Though I am a Bears fan at heart, I was very interested to observe the play of Robert Griffin III, better known by his nick name of RG3.
I was not sure what kind of player or man I was going to be observing as all I knew of Griffin was the persona often shown on ESPN or on one of his commercials for Subway or any of the other products he endorses. I was very happy to see that this is a man who truly gets it when it comes to life in the NFL.
Though Griffin did not have the best statistical game Saturday night, you would have never known it based on his composure on the sidelines. One situation that really sticks out to me was after a fumble that was recovered by the Bears in the first quarter, Griffin came to the sidelines and was patting his offensive linemen on the back and blaming himself for the turnover.
The Bears' defense was truly keying on Griffin and focused on shutting him down. Griffin did make a few plays on his own, particularly one run in the second quarter that had many veteran players on the Bears' defense grasping nothing but air when they thought they had Griffin lined up for the stop.
It is plays like that, that show you what a truly gifted athlete Griffin is, and why the Redskins gave up all they did to ensure they drafted the young playmaker.
The cool under the pressure the Bears' defense was bringing was something to behold. It would have been very easy for Griffin to blame his offensive line for the troubles he was facing, as he had no time to pass against a very aggressive Bears pass rush Saturday night. But Griffin appeared to refuse to do just that. Is it because he is a rookie and is accepting his role as such on his new team? Maybe, but I don't think so.
To me this shows a young superstar who gets it. He is definitely and up and coming star with a very magnetic personality, otherwise he would not have all these promotional opportunities without playing a single snap.
Too often in the NFL you see rookies coming into the league after very successful college careers thinking they can just show up arrogant and selfish. It seems to be very uncommon to see a player come into the league and accept his role, whatever that may be and just go out and do it. Griffin appears to be that uncommon case.

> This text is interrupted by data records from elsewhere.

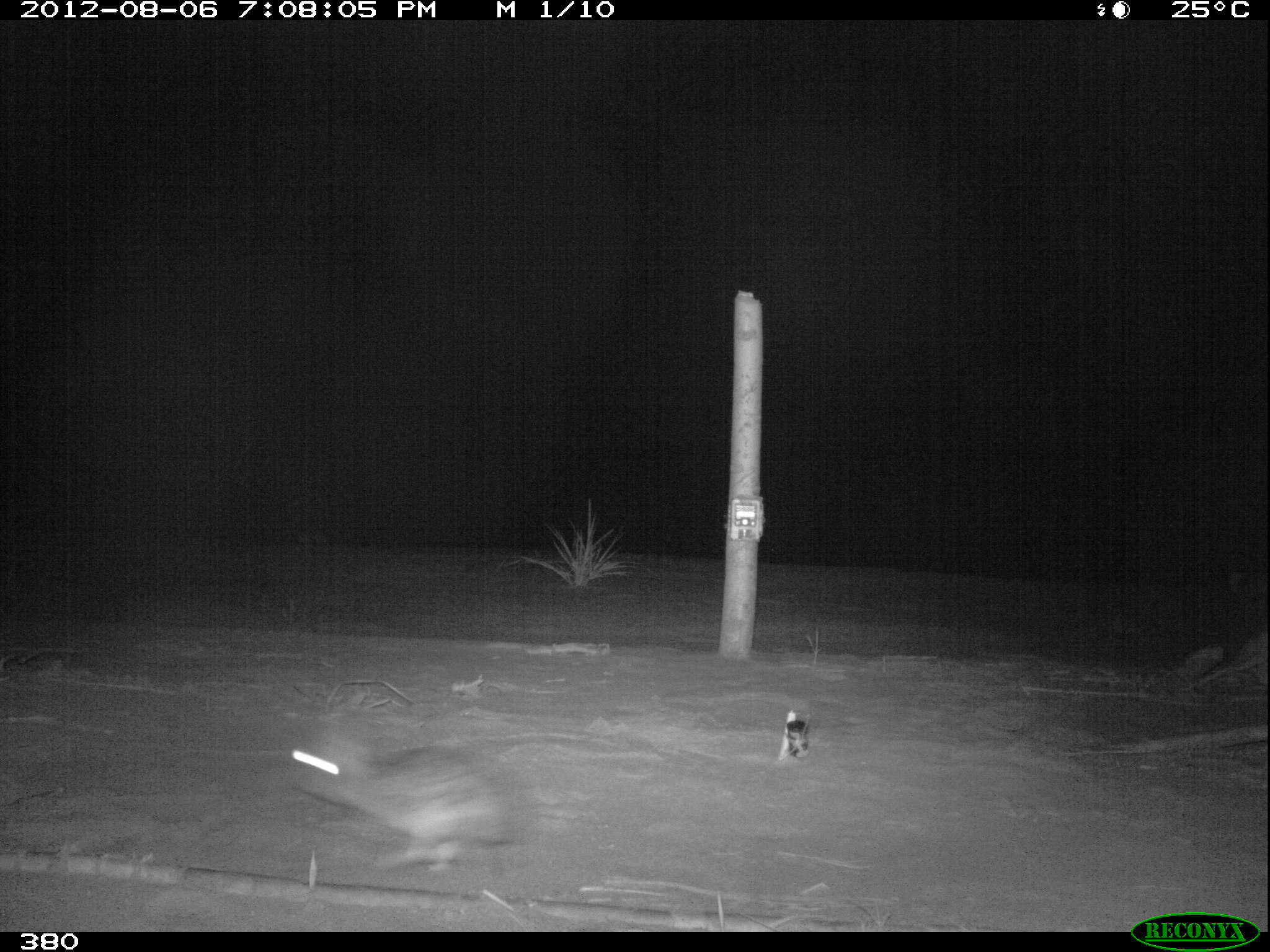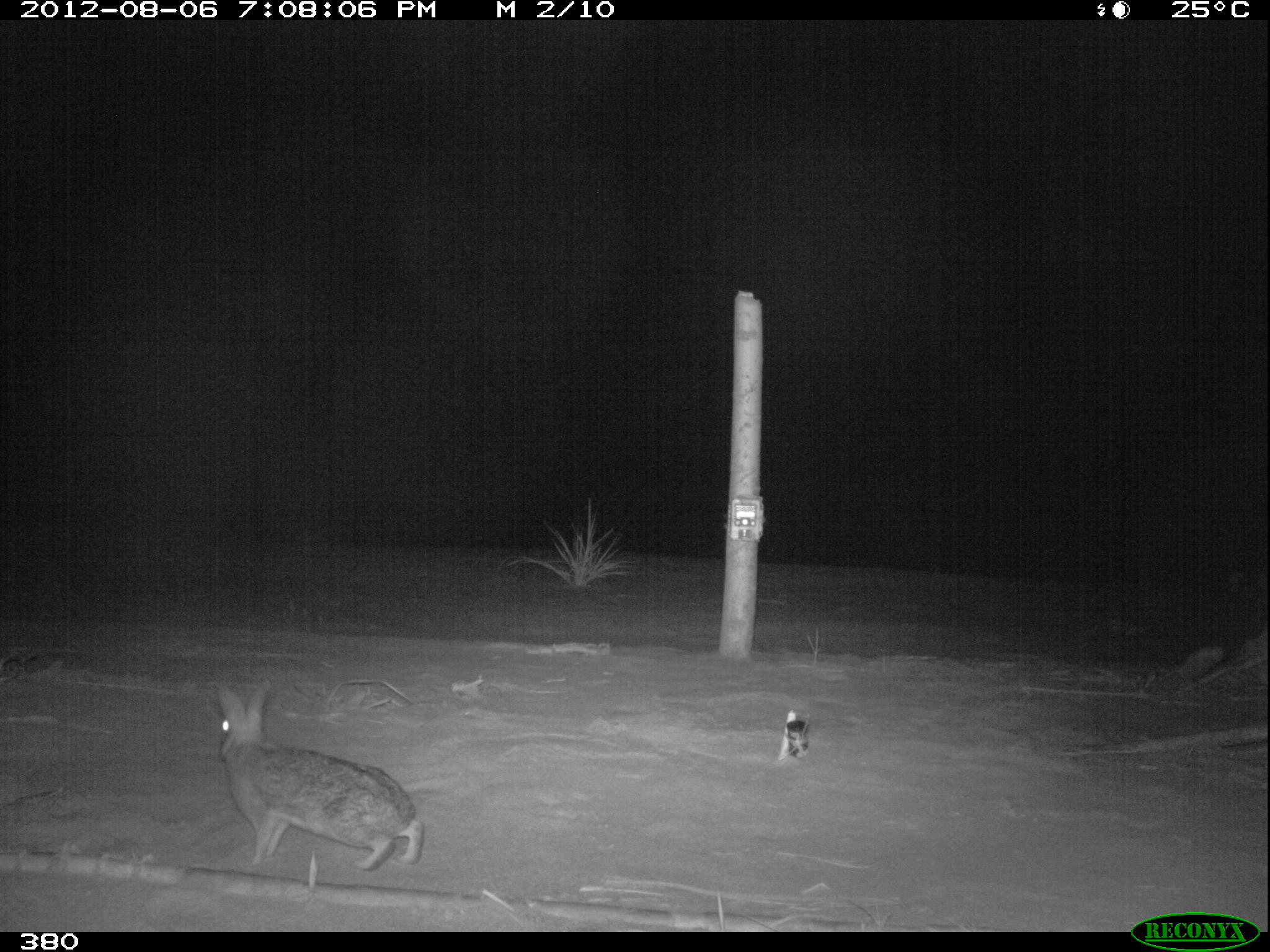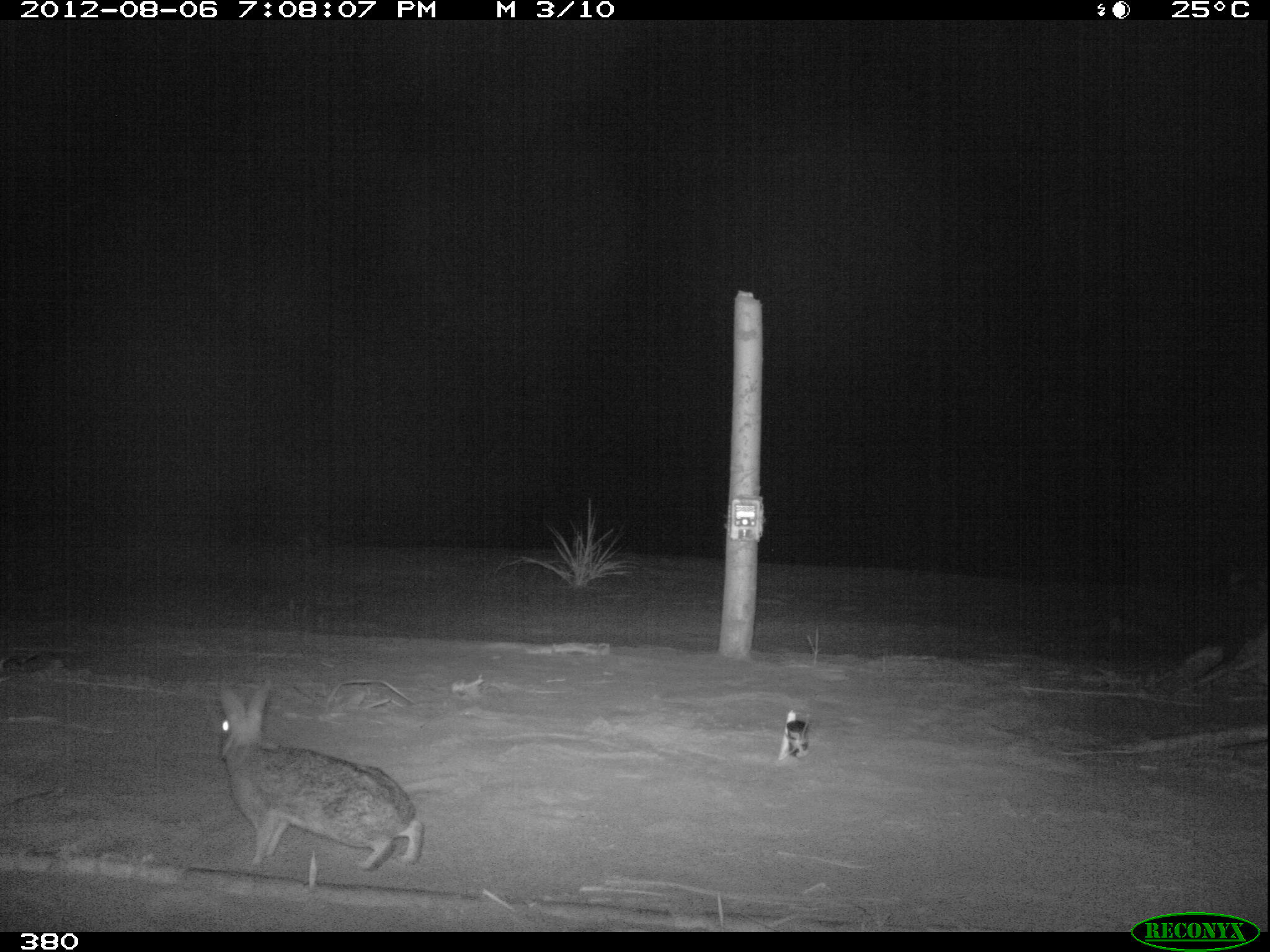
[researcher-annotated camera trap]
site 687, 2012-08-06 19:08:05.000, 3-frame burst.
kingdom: Animalia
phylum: Chordata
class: Mammalia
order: Lagomorpha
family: Leporidae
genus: Sylvilagus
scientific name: Sylvilagus brasiliensis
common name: tapeti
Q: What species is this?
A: Sylvilagus brasiliensis (tapeti).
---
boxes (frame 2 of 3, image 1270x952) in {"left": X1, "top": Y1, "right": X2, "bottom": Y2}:
sylvilagus brasiliensis: {"left": 213, "top": 679, "right": 424, "bottom": 870}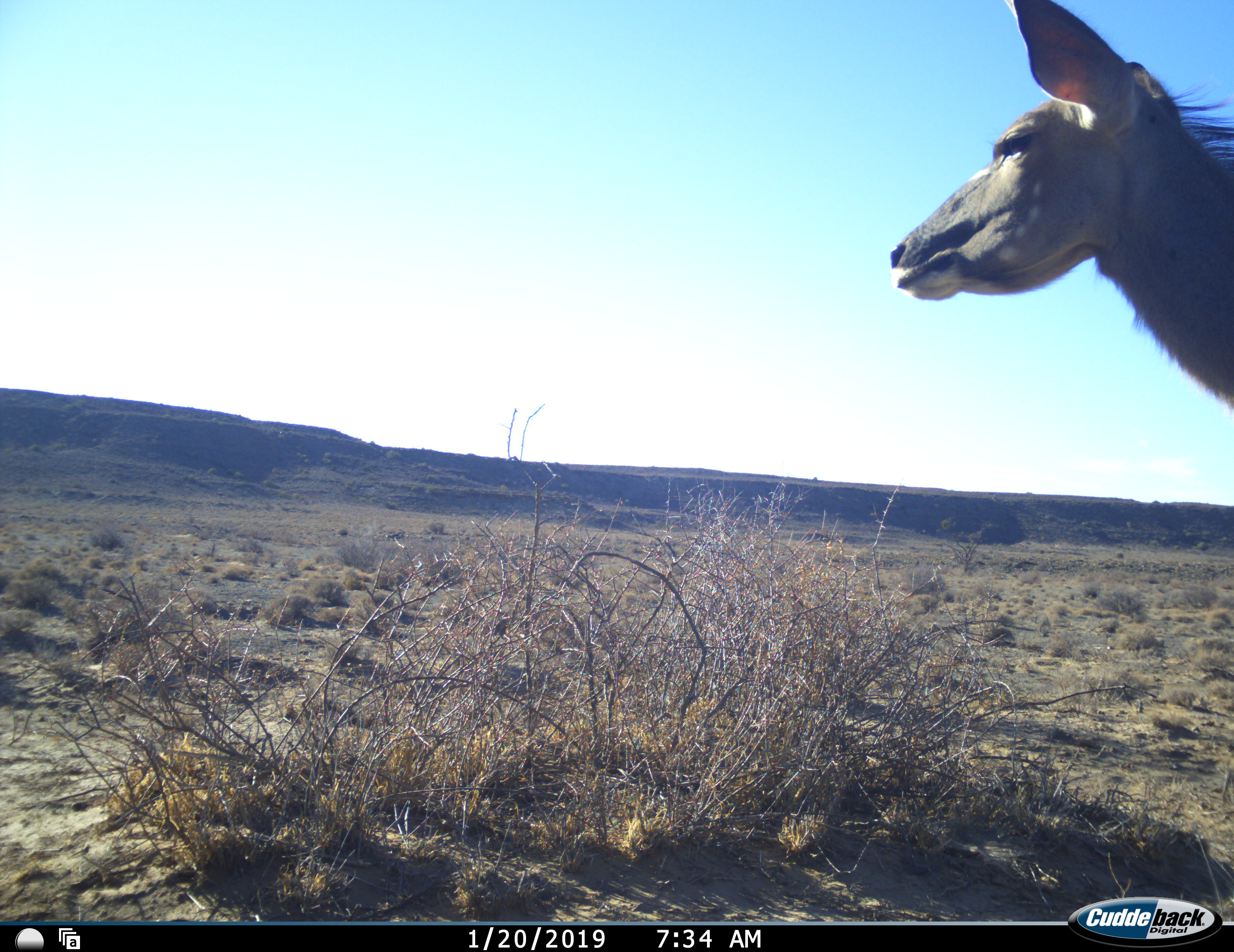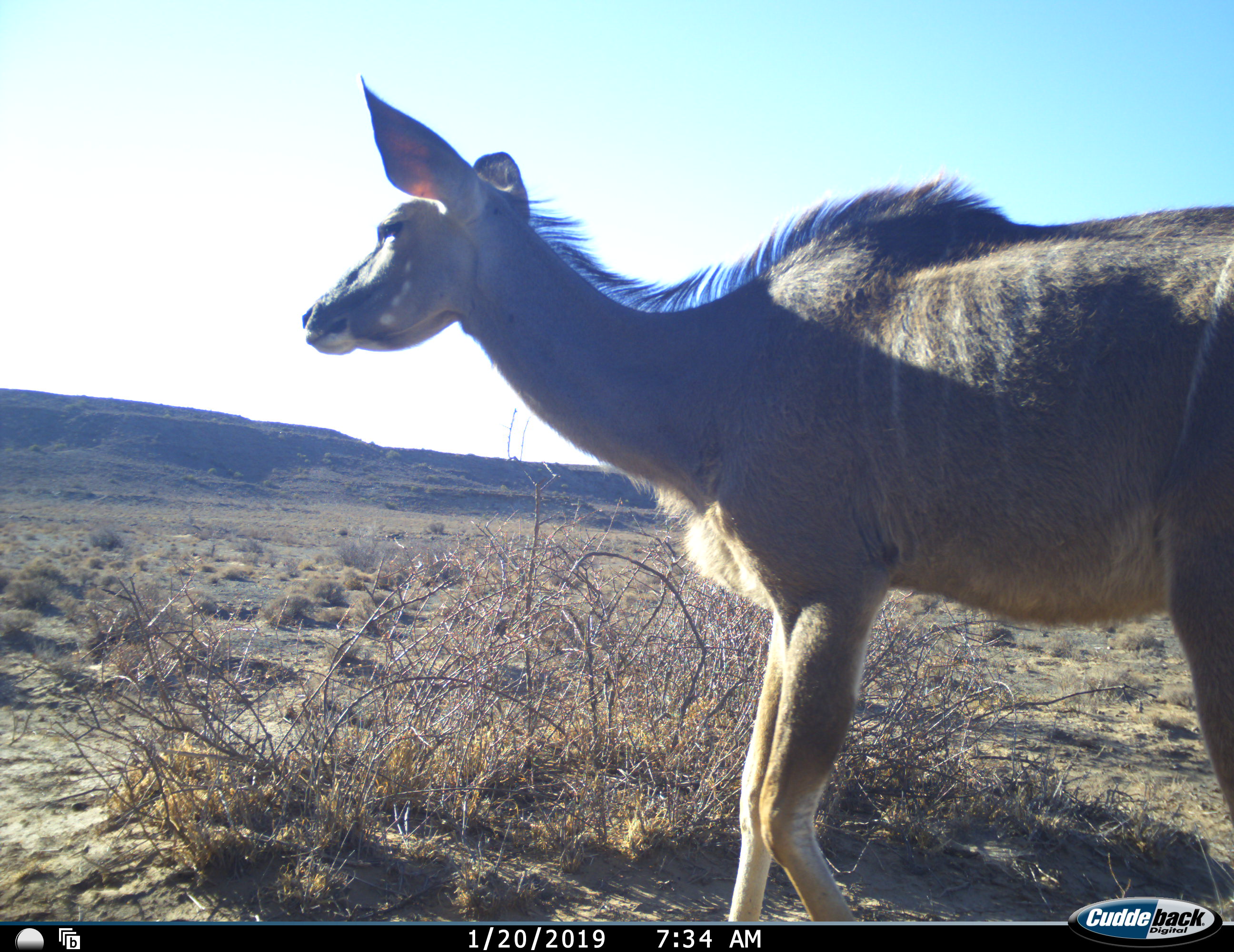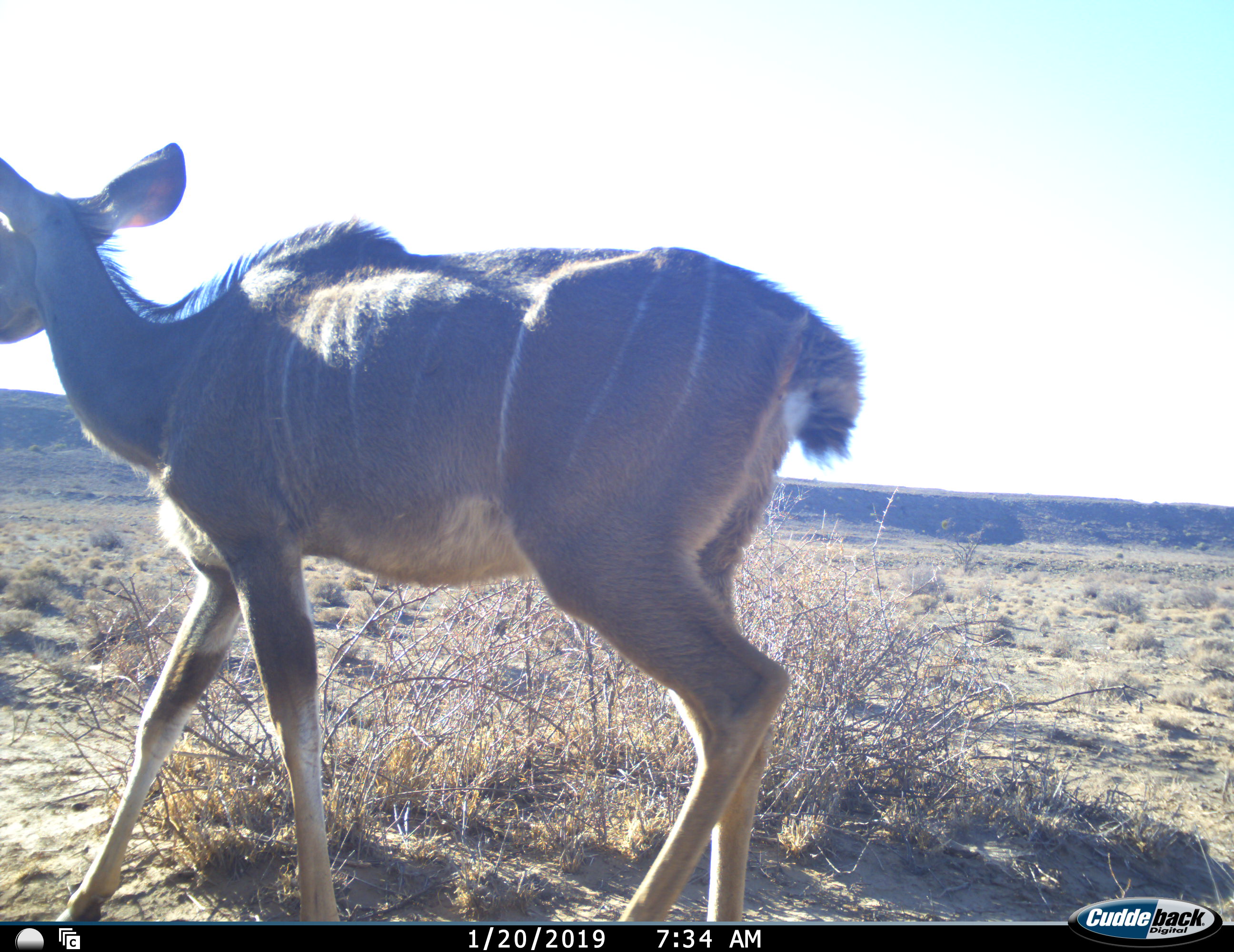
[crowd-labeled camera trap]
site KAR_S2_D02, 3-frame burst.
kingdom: Animalia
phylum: Chordata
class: Mammalia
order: Artiodactyla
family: Bovidae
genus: Tragelaphus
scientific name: Tragelaphus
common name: kudu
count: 1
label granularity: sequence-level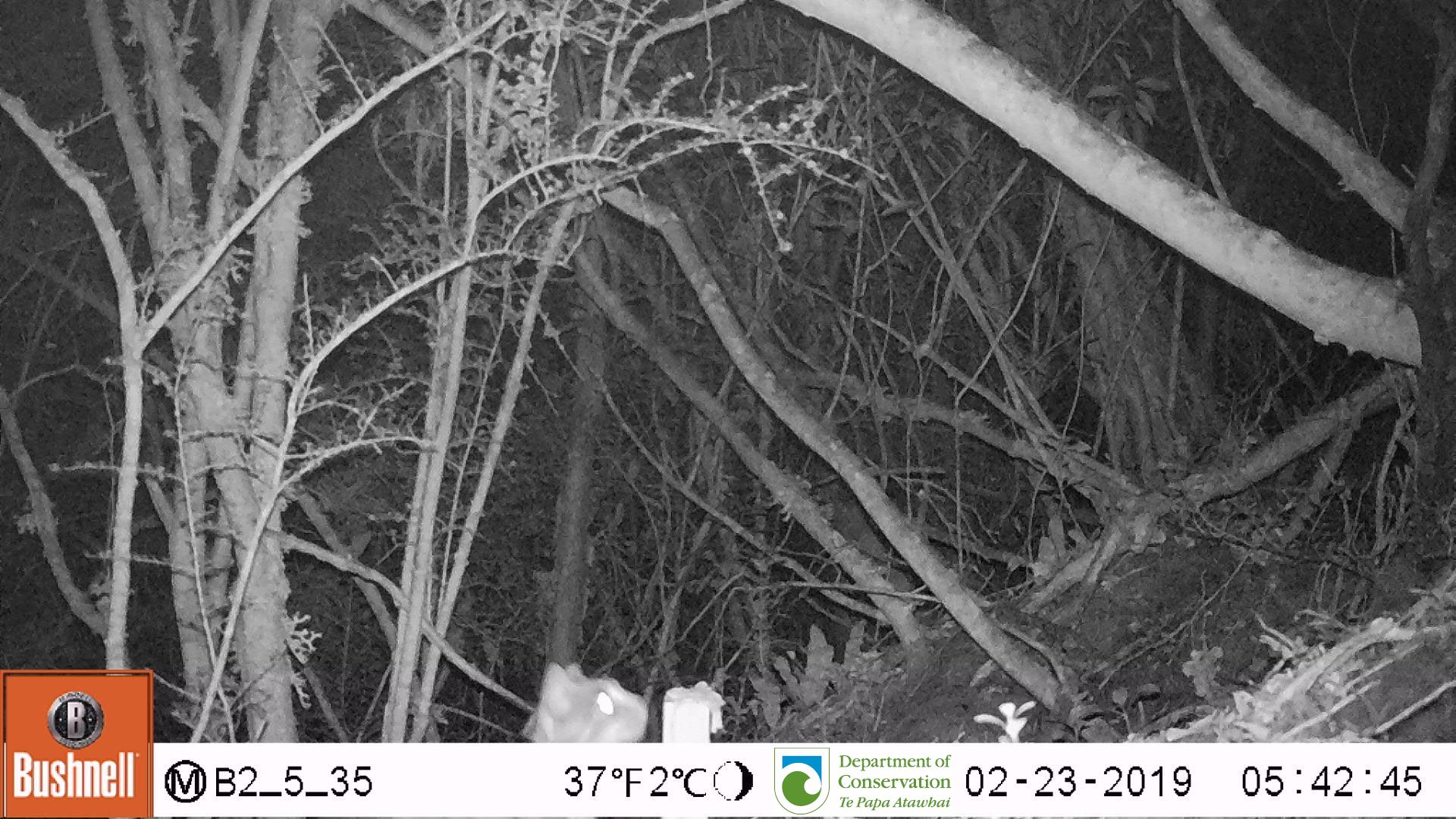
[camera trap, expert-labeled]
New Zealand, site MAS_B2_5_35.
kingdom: Animalia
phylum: Chordata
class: Mammalia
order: Carnivora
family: Felidae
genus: Felis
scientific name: Felis catus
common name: domestic cat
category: cat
Cat (domestic cat) (Felis catus).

Even in the second half of that game when Redskins' head coach Mike Shanahan had decided it was time to give fellow rookie Kirk Cousins all the snaps, Griffin was engaged. You didn't see Griffin goofing off with his teammates, or sitting on the bench getting a drink of water or taking a rest when the offense was on the field. He was actively speaking to his coaches and watching his offense and learning even when not playing.
The Washington Redskins not only drafted themselves a very special playmaker with the No. 2 pick in the 2012 NFL draft, they selected a tremendous leader. Griffin may not be the leader of the Redskins yet, but with what I saw in Chicago Saturday night it is only a matter of time before Robert Griffin III is the unquestioned leader of the Redskins.